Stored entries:
++++

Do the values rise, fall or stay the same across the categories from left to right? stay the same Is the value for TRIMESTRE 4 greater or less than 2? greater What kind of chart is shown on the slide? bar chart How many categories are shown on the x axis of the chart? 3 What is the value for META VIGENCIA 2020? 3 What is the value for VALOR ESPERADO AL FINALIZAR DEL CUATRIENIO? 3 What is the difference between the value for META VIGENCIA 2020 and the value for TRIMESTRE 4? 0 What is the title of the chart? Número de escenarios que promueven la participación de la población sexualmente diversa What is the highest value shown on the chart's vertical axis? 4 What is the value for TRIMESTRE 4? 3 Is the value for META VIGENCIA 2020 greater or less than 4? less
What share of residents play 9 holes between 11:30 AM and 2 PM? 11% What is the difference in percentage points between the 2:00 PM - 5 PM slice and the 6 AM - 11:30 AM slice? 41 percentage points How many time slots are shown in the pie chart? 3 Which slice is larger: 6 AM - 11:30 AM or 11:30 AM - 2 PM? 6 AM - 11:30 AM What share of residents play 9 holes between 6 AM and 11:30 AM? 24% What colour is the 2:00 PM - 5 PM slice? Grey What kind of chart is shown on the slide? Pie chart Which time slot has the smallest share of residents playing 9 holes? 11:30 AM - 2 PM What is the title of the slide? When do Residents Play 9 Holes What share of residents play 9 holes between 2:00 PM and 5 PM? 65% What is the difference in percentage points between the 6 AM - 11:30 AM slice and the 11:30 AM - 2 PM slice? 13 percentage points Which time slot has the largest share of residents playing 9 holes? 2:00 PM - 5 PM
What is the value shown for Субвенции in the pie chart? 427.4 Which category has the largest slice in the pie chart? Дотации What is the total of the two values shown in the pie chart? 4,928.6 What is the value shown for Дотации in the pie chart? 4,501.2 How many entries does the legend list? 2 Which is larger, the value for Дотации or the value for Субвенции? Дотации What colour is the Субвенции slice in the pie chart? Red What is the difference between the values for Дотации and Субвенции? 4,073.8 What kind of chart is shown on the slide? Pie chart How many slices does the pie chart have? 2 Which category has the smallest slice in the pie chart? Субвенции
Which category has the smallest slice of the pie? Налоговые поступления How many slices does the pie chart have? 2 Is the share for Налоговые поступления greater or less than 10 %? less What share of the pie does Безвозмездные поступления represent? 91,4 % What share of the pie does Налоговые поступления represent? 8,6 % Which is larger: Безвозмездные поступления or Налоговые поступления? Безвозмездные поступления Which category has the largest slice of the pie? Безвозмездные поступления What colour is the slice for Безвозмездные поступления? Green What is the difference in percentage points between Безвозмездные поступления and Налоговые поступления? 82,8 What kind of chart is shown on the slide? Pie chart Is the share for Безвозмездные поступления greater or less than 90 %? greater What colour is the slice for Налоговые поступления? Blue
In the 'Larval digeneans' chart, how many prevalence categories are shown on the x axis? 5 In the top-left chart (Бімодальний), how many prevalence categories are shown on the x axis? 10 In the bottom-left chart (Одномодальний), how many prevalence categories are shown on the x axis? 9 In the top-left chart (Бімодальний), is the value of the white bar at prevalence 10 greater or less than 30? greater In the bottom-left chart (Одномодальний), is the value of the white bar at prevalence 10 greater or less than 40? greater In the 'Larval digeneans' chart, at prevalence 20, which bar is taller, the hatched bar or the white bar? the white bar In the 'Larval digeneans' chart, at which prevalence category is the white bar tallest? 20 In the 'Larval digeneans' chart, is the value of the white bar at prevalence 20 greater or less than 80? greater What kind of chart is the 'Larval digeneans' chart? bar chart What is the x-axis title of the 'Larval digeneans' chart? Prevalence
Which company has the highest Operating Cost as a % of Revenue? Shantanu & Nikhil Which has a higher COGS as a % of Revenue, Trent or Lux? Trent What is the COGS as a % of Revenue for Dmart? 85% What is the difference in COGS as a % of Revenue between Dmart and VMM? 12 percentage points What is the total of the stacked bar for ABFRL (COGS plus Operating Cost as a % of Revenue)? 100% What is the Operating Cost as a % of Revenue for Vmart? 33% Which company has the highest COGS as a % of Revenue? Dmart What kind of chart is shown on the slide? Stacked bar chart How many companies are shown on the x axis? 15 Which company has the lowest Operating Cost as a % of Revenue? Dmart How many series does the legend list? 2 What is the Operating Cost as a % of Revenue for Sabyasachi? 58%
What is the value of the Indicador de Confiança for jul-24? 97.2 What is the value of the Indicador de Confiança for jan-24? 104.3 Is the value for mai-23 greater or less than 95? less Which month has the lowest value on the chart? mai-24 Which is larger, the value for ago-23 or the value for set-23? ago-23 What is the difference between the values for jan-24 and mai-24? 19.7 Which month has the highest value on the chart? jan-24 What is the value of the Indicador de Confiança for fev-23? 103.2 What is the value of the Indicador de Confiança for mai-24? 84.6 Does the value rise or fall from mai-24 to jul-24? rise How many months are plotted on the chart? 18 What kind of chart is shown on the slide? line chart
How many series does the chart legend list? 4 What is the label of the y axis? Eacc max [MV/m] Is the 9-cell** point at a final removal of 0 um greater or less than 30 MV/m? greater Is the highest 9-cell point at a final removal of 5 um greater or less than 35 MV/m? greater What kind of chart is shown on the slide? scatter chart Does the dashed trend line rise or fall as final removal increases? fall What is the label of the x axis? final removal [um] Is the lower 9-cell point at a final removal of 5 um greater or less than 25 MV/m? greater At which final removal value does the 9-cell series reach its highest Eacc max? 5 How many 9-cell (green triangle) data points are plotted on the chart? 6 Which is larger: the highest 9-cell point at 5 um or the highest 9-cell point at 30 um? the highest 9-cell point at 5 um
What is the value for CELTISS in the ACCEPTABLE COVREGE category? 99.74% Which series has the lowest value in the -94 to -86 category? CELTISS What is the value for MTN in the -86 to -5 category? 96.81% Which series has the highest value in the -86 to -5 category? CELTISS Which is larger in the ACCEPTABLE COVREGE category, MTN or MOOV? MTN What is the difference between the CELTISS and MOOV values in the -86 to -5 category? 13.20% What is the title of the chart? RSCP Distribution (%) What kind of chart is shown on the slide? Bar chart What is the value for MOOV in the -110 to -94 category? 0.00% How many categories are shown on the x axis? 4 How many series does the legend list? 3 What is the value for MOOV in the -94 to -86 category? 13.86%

++++

> _What is being asked_:
Pull out each line of the records above that contains the word "scatter".

> _Task solution_:
How many series does the chart legend list? 4 What is the label of the y axis? Eacc max [MV/m] Is the 9-cell** point at a final removal of 0 um greater or less than 30 MV/m? greater Is the highest 9-cell point at a final removal of 5 um greater or less than 35 MV/m? greater What kind of chart is shown on the slide? scatter chart Does the dashed trend line rise or fall as final removal increases? fall What is the label of the x axis? final removal [um] Is the lower 9-cell point at a final removal of 5 um greater or less than 25 MV/m? greater At which final removal value does the 9-cell series reach its highest Eacc max? 5 How many 9-cell (green triangle) data points are plotted on the chart? 6 Which is larger: the highest 9-cell point at 5 um or the highest 9-cell point at 30 um? the highest 9-cell point at 5 um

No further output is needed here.